Start of SELECTION
Inspector Hornleigh is a 1938 British detective film directed by Eugene Forde, starring Gordon Harker and Alastair Sim, with Miki Hood, Wally Patch, Steven Geray and Edward Underdown. The film was shot at Pinewood Studios in England. The screenplay was co-written by Bryan Edgar Wallace.

Plot
Inspector Hornleigh of Scotland Yard stumbles upon the theft of the Chancellor of the Exchequer's budget secrets, a crime which he ties to a murder he is investigating.

Cast
 Gordon Harker as Inspector Hornleigh
 Alastair Sim as Sergeant Bingham
 Miki Hood as Ann Gordon
 Wally Patch as Sam Holt
 Steven Geray as Michael Kavanos
 Edward Underdown as Peter Dench
 Hugh Williams as Bill Gordon
 Gibb McLaughlin as Alfred Cooper
 Ronald Adam as Wittens
 Eliot Makeham as Alexander Parkinson, leather worker
 Peter Gawthorne as the Chancellor of the Exchequer (uncredited)
 Charles Carson as Chief Superintendent (uncredited)
 Vi Kaley as Landlady (uncredited)
 Julian Vedey as Cafe Proprietor (uncredited)

Production
The film is a spin-off from a popular BBC radio series of the 1930s, Inspector Hornleigh Investigates, created and written by Hans Wolfgang Priwin, which ran on the BBC from 1937 to 1940.

The screenplay was not written by Priwin and the leading characters are somewhat modified. The actor who played Inspector Hornleigh on the BBC, S.J. Warmington, is replaced by comedian Gordon Harker, and is given a bumbling sidekick, played by Alastair Sim, solely as comic relief. The BBC series was a serious detective drama, but in the film the two leading characters play the script for laughs, and the casting of two well-known comedy stars in the parts indicates that this was the director's intention. The rest of the cast behave as if they are in a straight drama, highlighting the behaviour of Harker and Sim.
End of SELECTION
Start of INPUT MATERIAL
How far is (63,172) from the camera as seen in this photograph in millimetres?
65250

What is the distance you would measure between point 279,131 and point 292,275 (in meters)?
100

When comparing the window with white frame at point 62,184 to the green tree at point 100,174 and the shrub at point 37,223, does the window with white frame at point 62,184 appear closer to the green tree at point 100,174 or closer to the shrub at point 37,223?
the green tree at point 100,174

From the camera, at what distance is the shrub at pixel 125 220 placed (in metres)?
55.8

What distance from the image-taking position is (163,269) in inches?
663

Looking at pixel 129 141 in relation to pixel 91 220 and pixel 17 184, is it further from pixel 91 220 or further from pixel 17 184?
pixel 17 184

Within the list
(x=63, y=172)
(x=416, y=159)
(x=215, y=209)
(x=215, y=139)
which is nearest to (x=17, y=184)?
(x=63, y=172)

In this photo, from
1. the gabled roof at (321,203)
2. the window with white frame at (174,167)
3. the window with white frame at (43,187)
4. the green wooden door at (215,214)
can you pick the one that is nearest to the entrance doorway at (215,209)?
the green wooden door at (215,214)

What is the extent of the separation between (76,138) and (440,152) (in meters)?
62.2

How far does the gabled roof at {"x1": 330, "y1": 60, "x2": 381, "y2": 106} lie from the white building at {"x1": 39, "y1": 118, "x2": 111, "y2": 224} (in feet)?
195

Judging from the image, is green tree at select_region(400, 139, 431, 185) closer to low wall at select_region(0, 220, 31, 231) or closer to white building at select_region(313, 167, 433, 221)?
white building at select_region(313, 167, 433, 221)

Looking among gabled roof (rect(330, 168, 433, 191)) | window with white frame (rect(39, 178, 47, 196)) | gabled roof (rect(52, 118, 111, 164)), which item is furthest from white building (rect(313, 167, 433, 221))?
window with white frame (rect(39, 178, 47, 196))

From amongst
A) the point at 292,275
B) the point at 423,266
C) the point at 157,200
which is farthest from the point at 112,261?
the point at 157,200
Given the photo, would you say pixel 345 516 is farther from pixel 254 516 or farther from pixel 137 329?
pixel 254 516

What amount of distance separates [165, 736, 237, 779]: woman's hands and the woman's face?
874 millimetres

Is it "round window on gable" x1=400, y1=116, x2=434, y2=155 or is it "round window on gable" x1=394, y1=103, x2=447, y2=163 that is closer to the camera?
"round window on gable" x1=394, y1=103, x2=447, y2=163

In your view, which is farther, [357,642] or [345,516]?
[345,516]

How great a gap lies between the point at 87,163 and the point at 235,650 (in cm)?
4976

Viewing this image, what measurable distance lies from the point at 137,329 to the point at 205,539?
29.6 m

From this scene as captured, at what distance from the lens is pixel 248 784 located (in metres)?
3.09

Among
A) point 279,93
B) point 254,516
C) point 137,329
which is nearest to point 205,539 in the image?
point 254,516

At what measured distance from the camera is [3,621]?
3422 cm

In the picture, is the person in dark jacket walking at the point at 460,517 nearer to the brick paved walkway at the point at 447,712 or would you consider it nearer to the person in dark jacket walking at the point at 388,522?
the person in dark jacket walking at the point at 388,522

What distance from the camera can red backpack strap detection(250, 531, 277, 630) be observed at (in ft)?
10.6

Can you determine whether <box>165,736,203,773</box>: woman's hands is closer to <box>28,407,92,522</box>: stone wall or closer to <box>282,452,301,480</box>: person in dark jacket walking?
End of INPUT MATERIAL
> _PROBLEMS_
**a)** Could you repeat the article on the film Inspector Hornleigh word for word, from start to finish?
**b)** Would you reproduce the records verbatim, beginning at the line that contains "Judging from the" and stopping after the line that contains "874 millimetres", with nothing else?

> _ANSWERS TO THE TASKS_
**a)**
Inspector Hornleigh is a 1938 British detective film directed by Eugene Forde, starring Gordon Harker and Alastair Sim, with Miki Hood, Wally Patch, Steven Geray and Edward Underdown. The film was shot at Pinewood Studios in England. The screenplay was co-written by Bryan Edgar Wallace.

Plot
Inspector Hornleigh of Scotland Yard stumbles upon the theft of the Chancellor of the Exchequer's budget secrets, a crime which he ties to a murder he is investigating.

Cast
 Gordon Harker as Inspector Hornleigh
 Alastair Sim as Sergeant Bingham
 Miki Hood as Ann Gordon
 Wally Patch as Sam Holt
 Steven Geray as Michael Kavanos
 Edward Underdown as Peter Dench
 Hugh Williams as Bill Gordon
 Gibb McLaughlin as Alfred Cooper
 Ronald Adam as Wittens
 Eliot Makeham as Alexander Parkinson, leather worker
 Peter Gawthorne as the Chancellor of the Exchequer (uncredited)
 Charles Carson as Chief Superintendent (uncredited)
 Vi Kaley as Landlady (uncredited)
 Julian Vedey as Cafe Proprietor (uncredited)

Production
The film is a spin-off from a popular BBC radio series of the 1930s, Inspector Hornleigh Investigates, created and written by Hans Wolfgang Priwin, which ran on the BBC from 1937 to 1940.

The screenplay was not written by Priwin and the leading characters are somewhat modified. The actor who played Inspector Hornleigh on the BBC, S.J. Warmington, is replaced by comedian Gordon Harker, and is given a bumbling sidekick, played by Alastair Sim, solely as comic relief. The BBC series was a serious detective drama, but in the film the two leading characters play the script for laughs, and the casting of two well-known comedy stars in the parts indicates that this was the director's intention. The rest of the cast behave as if they are in a straight drama, highlighting the behaviour of Harker and Sim.

**b)**
Judging from the image, is green tree at select_region(400, 139, 431, 185) closer to low wall at select_region(0, 220, 31, 231) or closer to white building at select_region(313, 167, 433, 221)?
white building at select_region(313, 167, 433, 221)

Looking among gabled roof (rect(330, 168, 433, 191)) | window with white frame (rect(39, 178, 47, 196)) | gabled roof (rect(52, 118, 111, 164)), which item is furthest from white building (rect(313, 167, 433, 221))?
window with white frame (rect(39, 178, 47, 196))

From amongst
A) the point at 292,275
B) the point at 423,266
C) the point at 157,200
which is farthest from the point at 112,261?
the point at 157,200
Given the photo, would you say pixel 345 516 is farther from pixel 254 516 or farther from pixel 137 329?
pixel 254 516

What amount of distance separates [165, 736, 237, 779]: woman's hands and the woman's face?
874 millimetres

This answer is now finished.